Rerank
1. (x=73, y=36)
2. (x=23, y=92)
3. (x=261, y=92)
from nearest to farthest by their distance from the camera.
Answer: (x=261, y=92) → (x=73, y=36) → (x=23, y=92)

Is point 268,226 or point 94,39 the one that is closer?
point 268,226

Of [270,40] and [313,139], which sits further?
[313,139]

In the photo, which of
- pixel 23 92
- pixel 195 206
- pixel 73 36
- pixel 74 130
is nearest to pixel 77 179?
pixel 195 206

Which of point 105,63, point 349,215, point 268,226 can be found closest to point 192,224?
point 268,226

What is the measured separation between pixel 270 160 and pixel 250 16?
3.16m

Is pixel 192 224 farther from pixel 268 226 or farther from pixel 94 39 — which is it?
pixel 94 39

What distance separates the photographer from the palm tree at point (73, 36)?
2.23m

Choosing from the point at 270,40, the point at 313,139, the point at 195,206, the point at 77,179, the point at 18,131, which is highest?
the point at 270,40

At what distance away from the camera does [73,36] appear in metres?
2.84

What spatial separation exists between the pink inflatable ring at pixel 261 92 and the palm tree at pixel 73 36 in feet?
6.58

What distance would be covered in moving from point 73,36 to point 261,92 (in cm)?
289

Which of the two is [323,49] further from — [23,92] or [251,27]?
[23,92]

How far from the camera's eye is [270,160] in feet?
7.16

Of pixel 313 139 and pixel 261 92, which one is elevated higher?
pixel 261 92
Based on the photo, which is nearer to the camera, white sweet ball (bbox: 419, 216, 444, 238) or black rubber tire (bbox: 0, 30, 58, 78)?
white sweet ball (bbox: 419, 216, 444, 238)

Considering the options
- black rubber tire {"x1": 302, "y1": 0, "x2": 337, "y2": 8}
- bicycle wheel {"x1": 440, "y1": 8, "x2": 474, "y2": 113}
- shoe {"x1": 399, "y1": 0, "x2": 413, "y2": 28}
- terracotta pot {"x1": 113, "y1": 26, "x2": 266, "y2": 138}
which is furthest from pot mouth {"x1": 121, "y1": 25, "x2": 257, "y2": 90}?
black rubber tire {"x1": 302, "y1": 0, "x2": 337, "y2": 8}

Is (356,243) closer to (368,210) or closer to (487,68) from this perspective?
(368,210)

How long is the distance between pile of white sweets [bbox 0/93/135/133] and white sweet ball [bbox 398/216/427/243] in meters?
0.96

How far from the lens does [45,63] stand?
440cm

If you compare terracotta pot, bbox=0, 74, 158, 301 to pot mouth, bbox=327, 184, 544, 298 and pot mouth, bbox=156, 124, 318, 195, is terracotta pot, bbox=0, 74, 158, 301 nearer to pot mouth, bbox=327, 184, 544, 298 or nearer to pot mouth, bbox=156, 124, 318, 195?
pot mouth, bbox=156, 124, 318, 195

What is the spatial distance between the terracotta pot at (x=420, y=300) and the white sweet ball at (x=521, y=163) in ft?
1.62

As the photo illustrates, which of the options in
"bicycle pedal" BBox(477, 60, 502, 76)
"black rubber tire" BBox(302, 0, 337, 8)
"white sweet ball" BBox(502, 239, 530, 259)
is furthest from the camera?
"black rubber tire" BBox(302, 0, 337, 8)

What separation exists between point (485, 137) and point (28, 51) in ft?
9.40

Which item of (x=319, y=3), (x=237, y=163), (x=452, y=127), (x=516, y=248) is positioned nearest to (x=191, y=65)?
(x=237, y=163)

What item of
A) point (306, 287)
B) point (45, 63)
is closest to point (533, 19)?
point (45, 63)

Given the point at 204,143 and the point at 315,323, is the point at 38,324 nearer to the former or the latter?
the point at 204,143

☆ ☆ ☆ ☆ ☆ ☆ ☆

Set problem:
Format every line of the items above as a JSON list of strings, one string per line, and leave out the blank lines.

Answer to the problem:
[
  "Rerank",
  "1. (x=73, y=36)",
  "2. (x=23, y=92)",
  "3. (x=261, y=92)",
  "from nearest to farthest by their distance from the camera.",
  "Answer: (x=261, y=92) → (x=73, y=36) → (x=23, y=92)",
  "Is point 268,226 or point 94,39 the one that is closer?",
  "point 268,226",
  "Of [270,40] and [313,139], which sits further?",
  "[313,139]",
  "In the photo, which of",
  "- pixel 23 92",
  "- pixel 195 206",
  "- pixel 73 36",
  "- pixel 74 130",
  "is nearest to pixel 77 179?",
  "pixel 195 206",
  "Which of point 105,63, point 349,215, point 268,226 can be found closest to point 192,224?",
  "point 268,226",
  "What is the measured separation between pixel 270 160 and pixel 250 16?",
  "3.16m",
  "Is pixel 192 224 farther from pixel 268 226 or farther from pixel 94 39 — which is it?",
  "pixel 94 39",
  "What distance separates the photographer from the palm tree at point (73, 36)?",
  "2.23m",
  "Choosing from the point at 270,40, the point at 313,139, the point at 195,206, the point at 77,179, the point at 18,131, which is highest?",
  "the point at 270,40",
  "At what distance away from the camera does [73,36] appear in metres?",
  "2.84",
  "What spatial separation exists between the pink inflatable ring at pixel 261 92 and the palm tree at pixel 73 36 in feet?",
  "6.58",
  "What distance would be covered in moving from point 73,36 to point 261,92 (in cm)?",
  "289",
  "Which of the two is [323,49] further from — [23,92] or [251,27]?",
  "[23,92]",
  "How far from the camera's eye is [270,160] in feet?",
  "7.16",
  "Of pixel 313 139 and pixel 261 92, which one is elevated higher?",
  "pixel 261 92",
  "Based on the photo, which is nearer to the camera, white sweet ball (bbox: 419, 216, 444, 238) or black rubber tire (bbox: 0, 30, 58, 78)?",
  "white sweet ball (bbox: 419, 216, 444, 238)",
  "Considering the options",
  "- black rubber tire {\"x1\": 302, \"y1\": 0, \"x2\": 337, \"y2\": 8}",
  "- bicycle wheel {\"x1\": 440, \"y1\": 8, \"x2\": 474, \"y2\": 113}",
  "- shoe {\"x1\": 399, \"y1\": 0, \"x2\": 413, \"y2\": 28}",
  "- terracotta pot {\"x1\": 113, \"y1\": 26, \"x2\": 266, \"y2\": 138}",
  "which is furthest from pot mouth {\"x1\": 121, \"y1\": 25, \"x2\": 257, \"y2\": 90}?",
  "black rubber tire {\"x1\": 302, \"y1\": 0, \"x2\": 337, \"y2\": 8}",
  "Is (356,243) closer to (368,210) or closer to (487,68) from this perspective?",
  "(368,210)",
  "How long is the distance between pile of white sweets [bbox 0/93/135/133] and white sweet ball [bbox 398/216/427/243] in meters?",
  "0.96",
  "How far from the lens does [45,63] stand?",
  "440cm",
  "If you compare terracotta pot, bbox=0, 74, 158, 301 to pot mouth, bbox=327, 184, 544, 298 and pot mouth, bbox=156, 124, 318, 195, is terracotta pot, bbox=0, 74, 158, 301 nearer to pot mouth, bbox=327, 184, 544, 298 or nearer to pot mouth, bbox=156, 124, 318, 195?",
  "pot mouth, bbox=156, 124, 318, 195",
  "What is the spatial distance between the terracotta pot at (x=420, y=300) and the white sweet ball at (x=521, y=163) in ft?",
  "1.62",
  "As the photo illustrates, which of the options in",
  "\"bicycle pedal\" BBox(477, 60, 502, 76)",
  "\"black rubber tire\" BBox(302, 0, 337, 8)",
  "\"white sweet ball\" BBox(502, 239, 530, 259)",
  "is furthest from the camera?",
  "\"black rubber tire\" BBox(302, 0, 337, 8)",
  "What separation exists between point (485, 137) and point (28, 51) in ft?",
  "9.40",
  "Which item of (x=319, y=3), (x=237, y=163), (x=452, y=127), (x=516, y=248) is positioned nearest to (x=191, y=65)?",
  "(x=237, y=163)",
  "What item of",
  "A) point (306, 287)",
  "B) point (45, 63)",
  "is closest to point (533, 19)?",
  "point (45, 63)",
  "Given the point at 204,143 and the point at 315,323, is the point at 38,324 nearer to the former or the latter?",
  "the point at 204,143"
]